Saved data entries
((

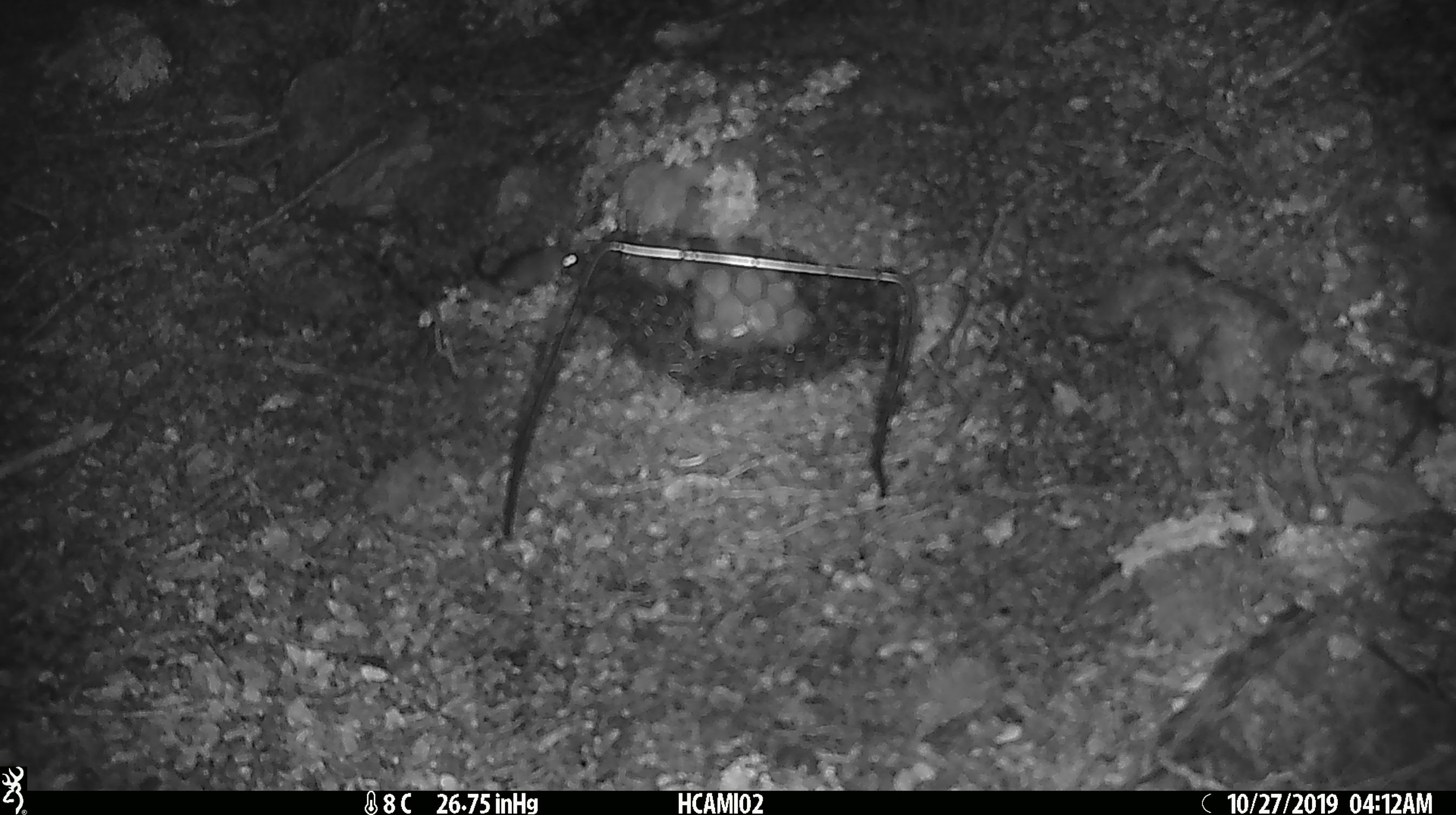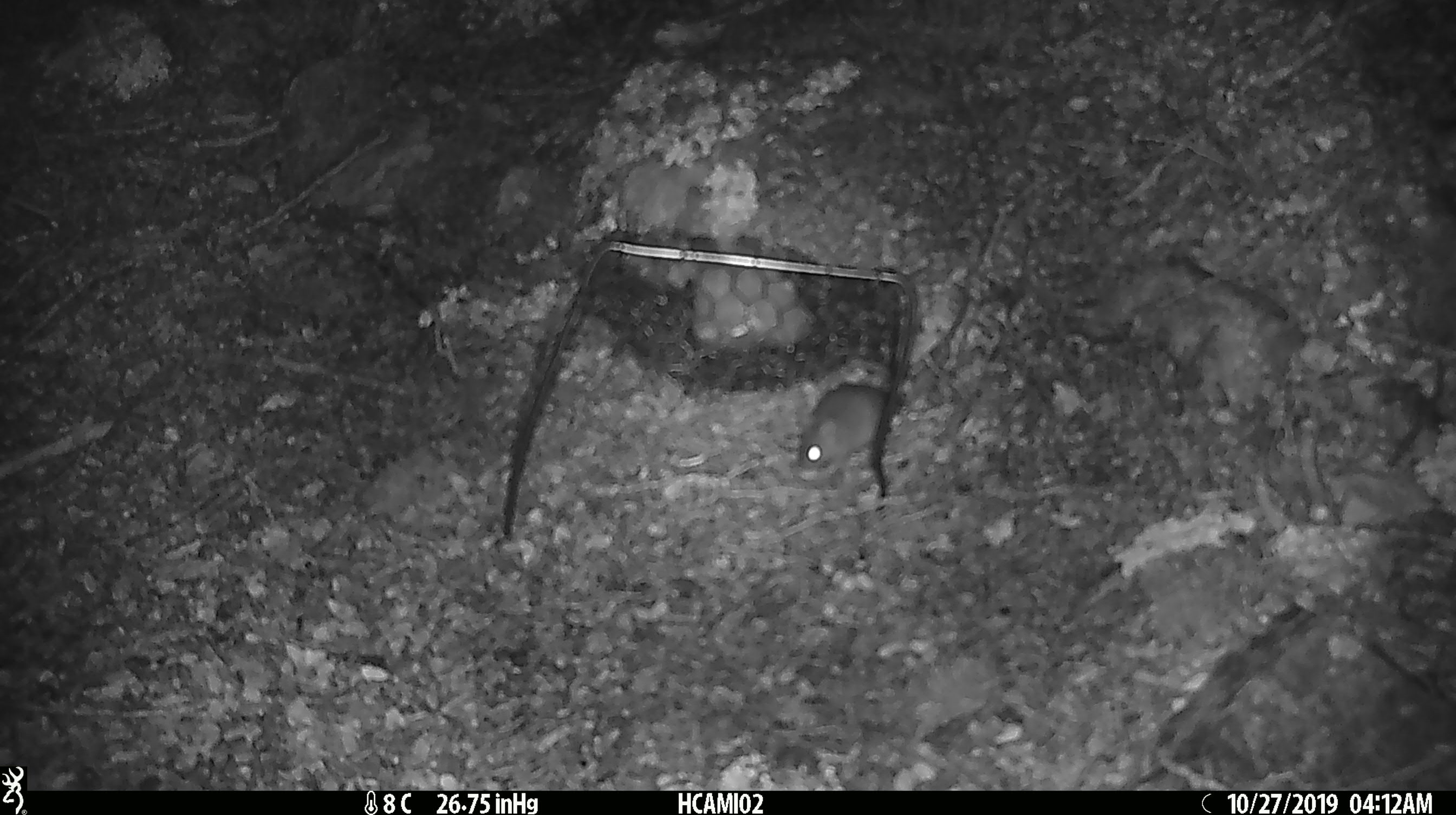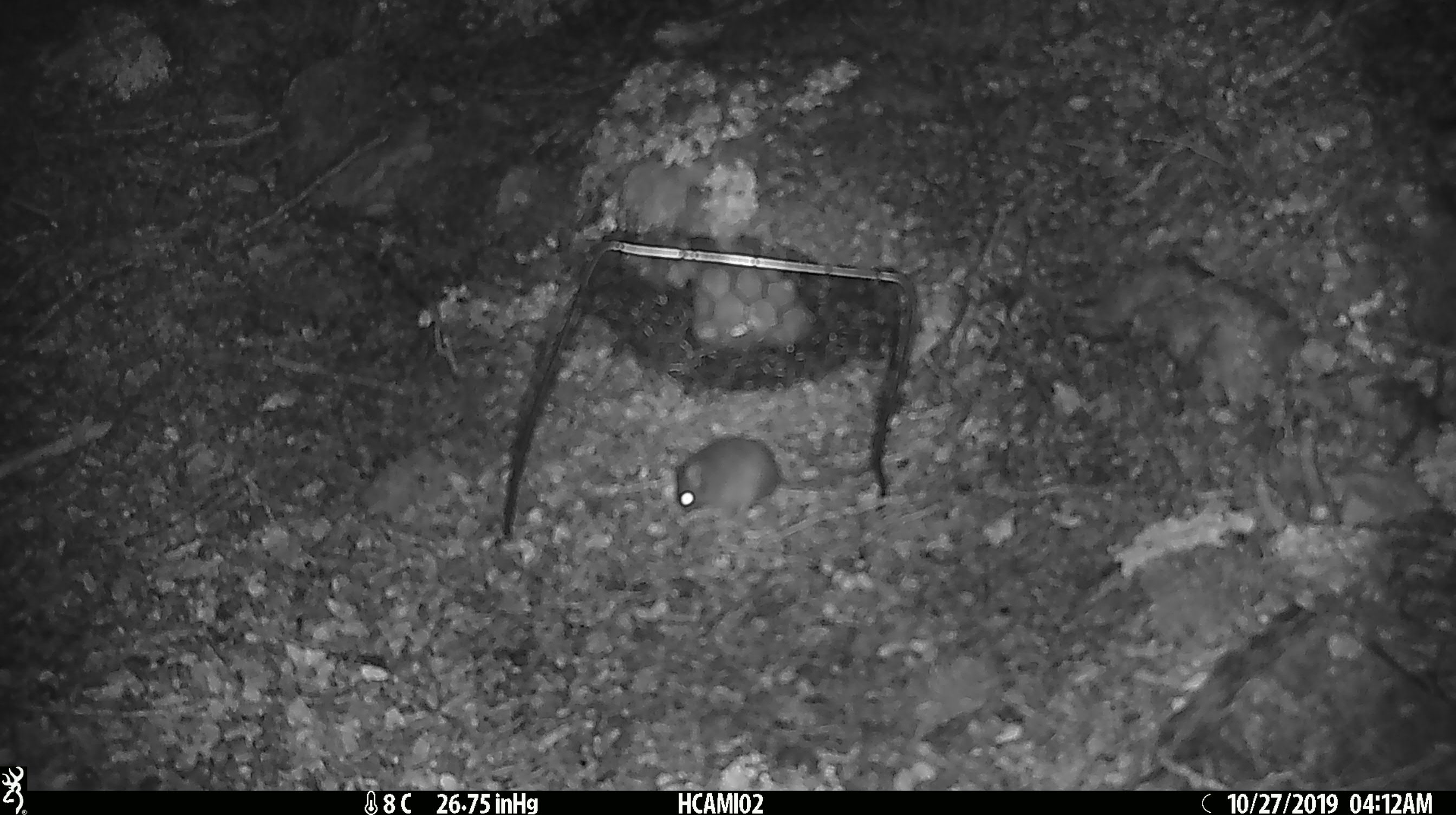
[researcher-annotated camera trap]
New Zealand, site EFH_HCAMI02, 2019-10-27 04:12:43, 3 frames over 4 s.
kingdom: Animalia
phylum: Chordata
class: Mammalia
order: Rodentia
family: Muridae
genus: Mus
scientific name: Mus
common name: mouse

))
((

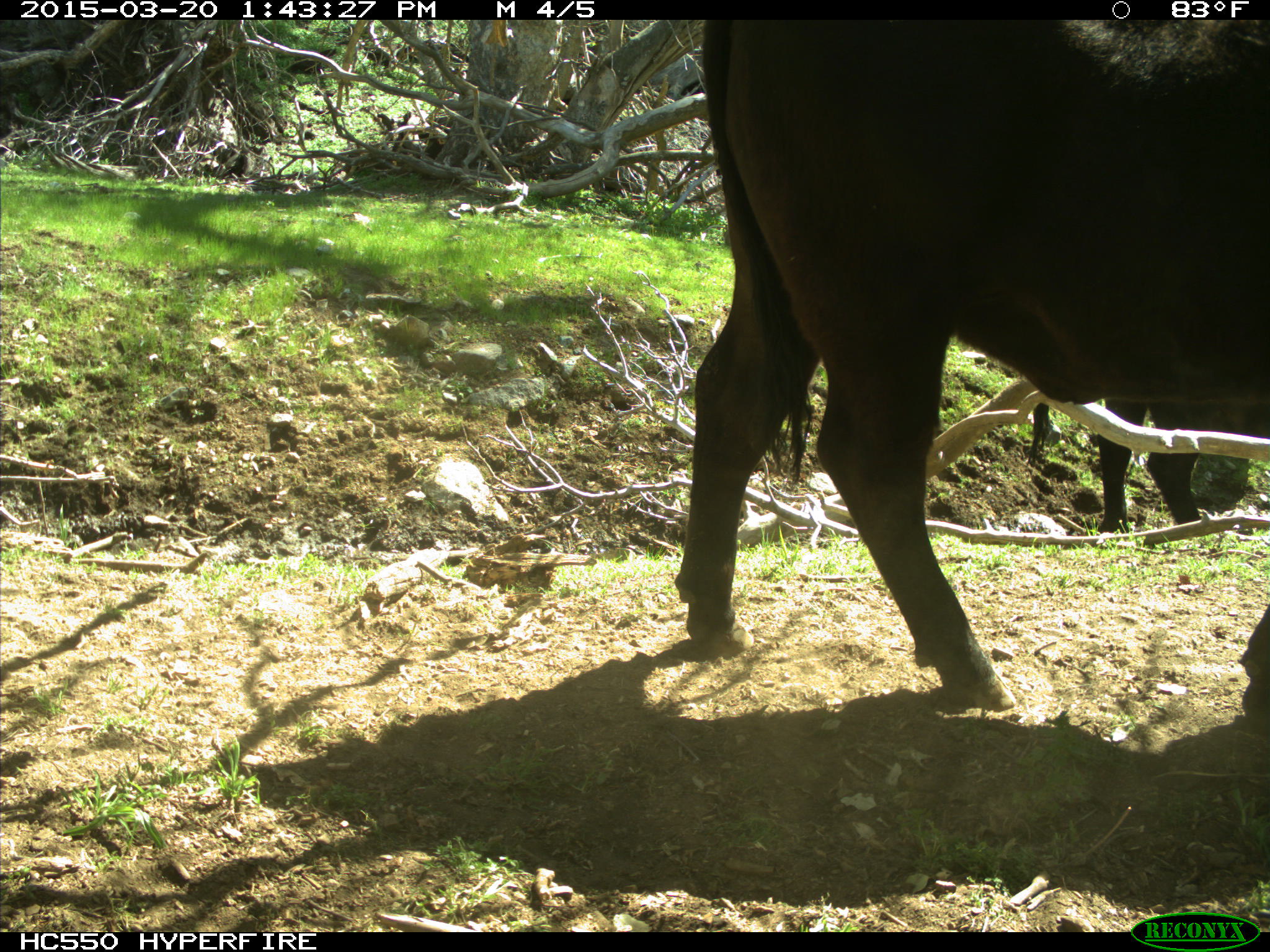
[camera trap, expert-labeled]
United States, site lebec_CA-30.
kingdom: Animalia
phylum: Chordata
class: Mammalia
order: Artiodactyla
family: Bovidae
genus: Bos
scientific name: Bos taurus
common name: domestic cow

))

EXERCISE DIRECTIONS
Return only the lines between the one holding "United States, site lebec_CA-30." and the one holding "common name: domestic cow", inclusive, exactly as they appear above.

EXPECTED ANSWER
United States, site lebec_CA-30.
kingdom: Animalia
phylum: Chordata
class: Mammalia
order: Artiodactyla
family: Bovidae
genus: Bos
scientific name: Bos taurus
common name: domestic cow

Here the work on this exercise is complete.